Exercise:
Update the listing below by changing every occurrence of "green grass" to "green turf" and keeping everything else unchanged. Omit the pictures from your output.

Supplied data:
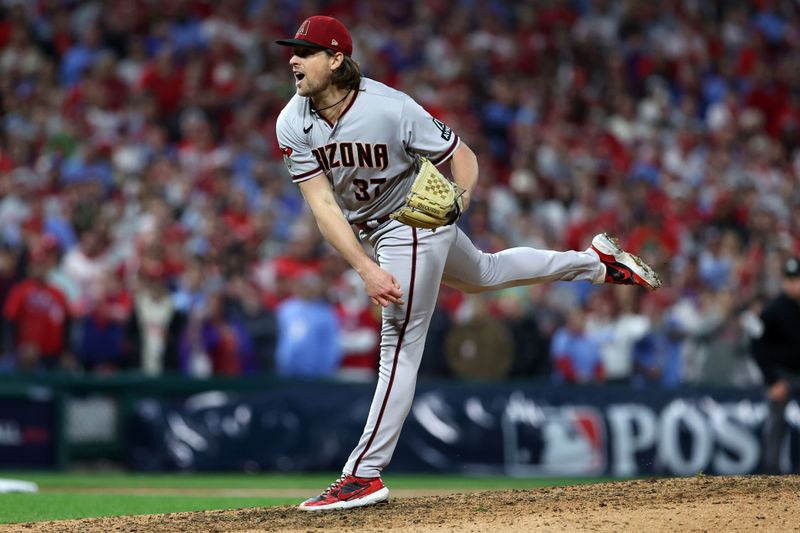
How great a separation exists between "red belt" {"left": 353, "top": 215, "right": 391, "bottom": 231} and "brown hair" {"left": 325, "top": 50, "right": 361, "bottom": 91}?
26.7 inches

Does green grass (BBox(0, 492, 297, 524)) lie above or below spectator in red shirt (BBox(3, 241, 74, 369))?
below

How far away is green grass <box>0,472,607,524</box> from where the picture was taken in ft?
25.9

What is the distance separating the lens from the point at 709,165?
696 inches

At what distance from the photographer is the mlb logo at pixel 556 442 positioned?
1237 centimetres

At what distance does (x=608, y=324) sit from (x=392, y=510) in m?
7.22

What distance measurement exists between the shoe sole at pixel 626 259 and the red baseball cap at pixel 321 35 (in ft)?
6.36

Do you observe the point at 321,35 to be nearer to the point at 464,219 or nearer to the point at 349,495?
the point at 349,495

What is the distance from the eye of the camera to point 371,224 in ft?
21.1

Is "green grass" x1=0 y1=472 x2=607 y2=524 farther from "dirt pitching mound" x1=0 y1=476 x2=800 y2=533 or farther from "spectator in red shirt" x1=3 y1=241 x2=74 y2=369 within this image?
"dirt pitching mound" x1=0 y1=476 x2=800 y2=533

Finished task:
How great a separation exists between "red belt" {"left": 353, "top": 215, "right": 391, "bottom": 231} and "brown hair" {"left": 325, "top": 50, "right": 361, "bottom": 91}?
26.7 inches

Does green turf (BBox(0, 492, 297, 524)) lie above or below spectator in red shirt (BBox(3, 241, 74, 369))?
below

How far away is green turf <box>0,472,607,524</box> from where the picture was taken in ft?
25.9

What is the distance separating the lens from the point at 709,165?
696 inches

At what distance from the photographer is the mlb logo at pixel 556 442 positioned?
1237 centimetres

At what distance does (x=608, y=324) sit from (x=392, y=510) in m?
7.22

What distance measurement exists between the shoe sole at pixel 626 259 and the red baseball cap at pixel 321 35 (in ft)?
6.36

Do you observe the point at 321,35 to be nearer to the point at 464,219 or nearer to the point at 349,495?
the point at 349,495

What is the distance from the eye of the camera to point 371,224 in ft?
21.1

Is "green turf" x1=0 y1=472 x2=607 y2=524 farther from "dirt pitching mound" x1=0 y1=476 x2=800 y2=533 or farther from "spectator in red shirt" x1=3 y1=241 x2=74 y2=369 within this image?
"dirt pitching mound" x1=0 y1=476 x2=800 y2=533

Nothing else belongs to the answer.